▸ Passage shown:

⁂

Software Environment:  CentOS 4.5 install + "vanilla" kernel 2.6.23-rc4

Problem Description:

Discovered while attempting to troubleshoot:
https://bugzilla.redhat.com/show_bug.cgi?id=228733

I'm trying to understand the "tx timeout" messages, and how to reproduce them. 
In my test environment, I have 2 servers, each of which has a sky2 Marvell NIC
connected to a switch as "eth0".

On server "B", I type "nc -l -p 3409 > /dev/null"

On server "A", I type "nc server-B 3409 < /dev/zero"

⁂

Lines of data
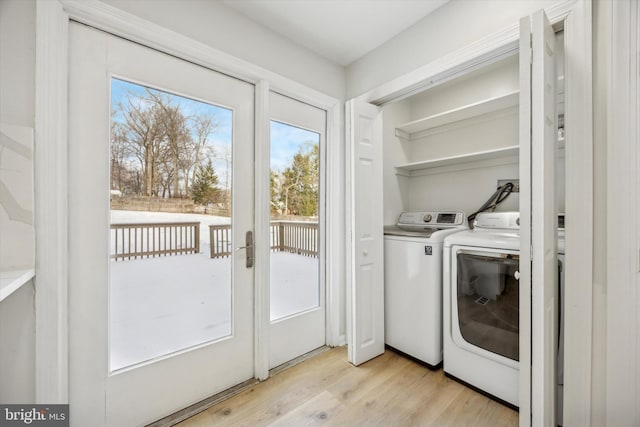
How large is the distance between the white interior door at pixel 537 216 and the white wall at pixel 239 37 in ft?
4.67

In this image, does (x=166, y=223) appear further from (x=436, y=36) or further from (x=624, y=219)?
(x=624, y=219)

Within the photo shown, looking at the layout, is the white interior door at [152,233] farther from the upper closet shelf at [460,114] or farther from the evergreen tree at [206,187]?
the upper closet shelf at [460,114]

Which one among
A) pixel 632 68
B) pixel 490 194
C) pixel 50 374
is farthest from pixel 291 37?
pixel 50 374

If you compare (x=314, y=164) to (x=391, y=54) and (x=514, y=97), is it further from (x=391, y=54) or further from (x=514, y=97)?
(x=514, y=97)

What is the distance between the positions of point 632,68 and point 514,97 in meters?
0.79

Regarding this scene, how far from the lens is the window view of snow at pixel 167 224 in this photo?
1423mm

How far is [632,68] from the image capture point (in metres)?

⁂

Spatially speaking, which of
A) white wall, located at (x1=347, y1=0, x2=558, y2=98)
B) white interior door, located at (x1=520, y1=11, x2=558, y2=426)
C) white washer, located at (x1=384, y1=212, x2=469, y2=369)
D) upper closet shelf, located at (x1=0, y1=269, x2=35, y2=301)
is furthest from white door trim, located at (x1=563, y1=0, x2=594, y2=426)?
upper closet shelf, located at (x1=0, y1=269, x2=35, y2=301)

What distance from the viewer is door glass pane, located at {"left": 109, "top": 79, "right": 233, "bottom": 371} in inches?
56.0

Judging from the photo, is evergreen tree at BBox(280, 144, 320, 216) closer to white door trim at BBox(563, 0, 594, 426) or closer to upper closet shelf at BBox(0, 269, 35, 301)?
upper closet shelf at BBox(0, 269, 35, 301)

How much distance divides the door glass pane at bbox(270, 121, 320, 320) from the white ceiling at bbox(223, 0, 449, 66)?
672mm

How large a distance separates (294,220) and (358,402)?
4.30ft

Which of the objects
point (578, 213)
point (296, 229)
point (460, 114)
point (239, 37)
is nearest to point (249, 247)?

⁂

▸ Tasks to perform:
1 - In the bug report, which kernel is installed on the CentOS 4.5 system?
2 - List every string that the bug report encloses in double quotation marks.
3 - Repeat the bug report from "Discovered while attempting" up to and including "to reproduce them.".

▸ Answer list:
1 - A "vanilla" kernel, version 2.6.23-rc4.

2 -
- vanilla
- tx timeout
- eth0
- B
- nc -l -p 3409 > /dev/null
- A
- nc server-B 3409 < /dev/zero

3 -
Discovered while attempting to troubleshoot:
https://bugzilla.redhat.com/show_bug.cgi?id=228733

I'm trying to understand the "tx timeout" messages, and how to reproduce them.